__SELECTED PASSAGE__
================================

Now using pointers to pass by reference is fine and it works amazingly well in most cases however the one complaint that I have about it in comparison to references is that the code in general is alot more messy with a constant need to dereference the pointers is annoying and for example leaving out a * will create errors!

So let us do the same example except with references :


#include <iostream>

int differenceOfAges(int &myAge, int &yourAge);

int main()
{
using std::cout;
using std::endl;

int myAge = 18;
int &rMyAge = myAge;

myAge = 20;

cout << "address of myAge: " << &myAge << endl;
cout << "address of myAge reference: " << &rMyAge << endl;

int yourAge = 0;
cout << "Enter your age: ";
std::cin >> yourAge;

cout << "address of myAge: " << &myAge << endl;
cout << "address of myAge reference: " << &rMyAge << endl;
cout << "address of yourAge: " << &yourAge << endl;
cout << "value of myAge: " << myAge << endl;
cout << "value of yourAge: " << yourAge << endl;
cout << "Calculating difference of our ages: " << differenceOfAges(myAge,yourAge) << endl;
cout << "In this example, note how reference's address is still the same so just like using a pointer,";
cout << "no local variable is the same but the code looks cleaner and  no need to constantly dereference our pointers!" << endl;
return 0;
}

int differenceOfAges(int &rMyAge, int &rYourAge)
{
using std::cout;
using std::endl;
cout << "Address of local myAge: " << &rMyAge << endl;
cout << "Address of local yourAge: " << &rYourAge << endl;
if (rMyAge > rYourAge) {
return (rMyAge-rYourAge);
}
else {
return (rYourAge-rMyAge);
}
}




Doesn't the above code look much cleaner and less error prone than if we implemented pointers?! :)

Note that although both a pointer and reference pass the address, a pointer passes by reference using the address-of operator and a reference passes a reference. I could go into the difference but that is for another tutorial!

If you still are struggling with the point, here is a simple diagram. Note how the memory addresses are different in passing by value as new local variables are declared and are the same when passing by reference/passing a reference:

Posted Image

(Excuse my amazing artistic abilities)

================================

__TASK 1__
Name every variable declared inside the main function of the C++ references tutorial's code.
__TASK 2__
Continue the tutorial on C++ references from the point where it stops.

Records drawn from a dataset
================================

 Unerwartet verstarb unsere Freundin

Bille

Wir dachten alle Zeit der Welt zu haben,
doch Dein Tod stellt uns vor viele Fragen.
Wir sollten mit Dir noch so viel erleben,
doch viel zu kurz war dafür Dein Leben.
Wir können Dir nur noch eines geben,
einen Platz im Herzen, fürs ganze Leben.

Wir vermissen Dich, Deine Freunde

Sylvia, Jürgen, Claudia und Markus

================================

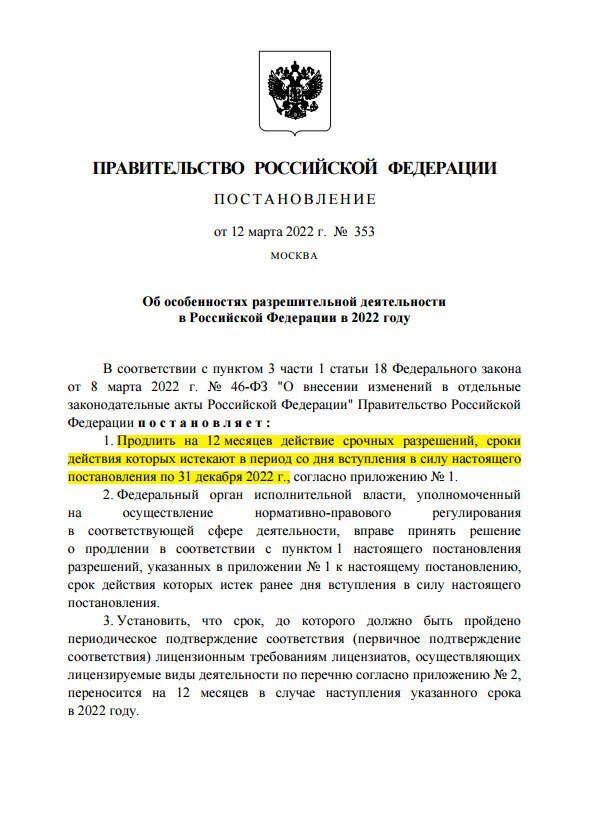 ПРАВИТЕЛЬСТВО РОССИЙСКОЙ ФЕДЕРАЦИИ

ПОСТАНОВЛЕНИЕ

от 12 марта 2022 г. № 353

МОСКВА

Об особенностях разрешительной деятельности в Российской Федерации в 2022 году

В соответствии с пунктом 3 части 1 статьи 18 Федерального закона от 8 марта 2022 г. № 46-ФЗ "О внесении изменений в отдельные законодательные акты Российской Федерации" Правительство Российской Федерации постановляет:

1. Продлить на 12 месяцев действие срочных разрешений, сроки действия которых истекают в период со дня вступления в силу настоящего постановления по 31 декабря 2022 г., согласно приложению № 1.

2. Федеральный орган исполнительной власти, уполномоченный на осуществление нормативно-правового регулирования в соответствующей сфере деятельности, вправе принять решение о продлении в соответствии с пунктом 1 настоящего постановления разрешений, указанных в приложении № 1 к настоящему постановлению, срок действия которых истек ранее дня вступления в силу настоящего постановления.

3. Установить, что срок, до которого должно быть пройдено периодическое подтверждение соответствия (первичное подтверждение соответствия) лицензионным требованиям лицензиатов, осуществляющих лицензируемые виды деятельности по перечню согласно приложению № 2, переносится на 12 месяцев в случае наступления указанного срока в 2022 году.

================================

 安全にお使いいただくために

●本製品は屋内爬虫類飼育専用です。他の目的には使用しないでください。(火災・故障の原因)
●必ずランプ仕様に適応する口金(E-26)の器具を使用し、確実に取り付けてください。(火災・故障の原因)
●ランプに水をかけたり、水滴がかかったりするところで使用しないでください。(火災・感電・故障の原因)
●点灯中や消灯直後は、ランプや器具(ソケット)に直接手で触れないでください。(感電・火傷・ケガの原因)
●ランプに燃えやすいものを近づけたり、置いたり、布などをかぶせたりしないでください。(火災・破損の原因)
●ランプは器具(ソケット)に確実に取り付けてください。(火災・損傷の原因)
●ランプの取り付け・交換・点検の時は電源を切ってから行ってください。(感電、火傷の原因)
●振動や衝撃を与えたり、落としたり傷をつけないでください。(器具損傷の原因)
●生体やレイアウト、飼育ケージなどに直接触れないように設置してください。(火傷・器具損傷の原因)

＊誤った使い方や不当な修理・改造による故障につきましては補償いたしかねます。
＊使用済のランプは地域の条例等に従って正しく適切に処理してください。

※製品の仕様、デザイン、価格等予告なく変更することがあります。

================================

__RESPONSE BOX 1__
myAge, rMyAge, yourAge

__RESPONSE BOX 2__
The differenceOfAges function listings were just an example of how references are efficient in certain situations (namely passing data to functions in this case)

A very important issue surrounding pointers/references is how do I distinguish when to use a pointer and when to use a reference?

There are a few important things so to remember that will help you with this:

  • A reference should never be referring to a null value so if you need to do so, use a pointer
  • A reference can not be reassigned so if you need to point to several things, use a pointer
  • References pass a reference so if you need to manipulate the address of a variable, pass a pointer
  • References can be used to make code look cleaner and simpler and generally are less error-prone but do have limitations


However there are some special cases when you need to use both a pointer and a reference
, note that this is more than possible and is really up to the style of the programmer as there are surely ways around this. An example of declaring both a pointer and reference in a function' parameters would be the following:
int differencesOfAges(*myAge, &yourAge);



It is legal but generally easier to opt to use either pointers or references!
The example above of passing by reference is just one of the advantages of references...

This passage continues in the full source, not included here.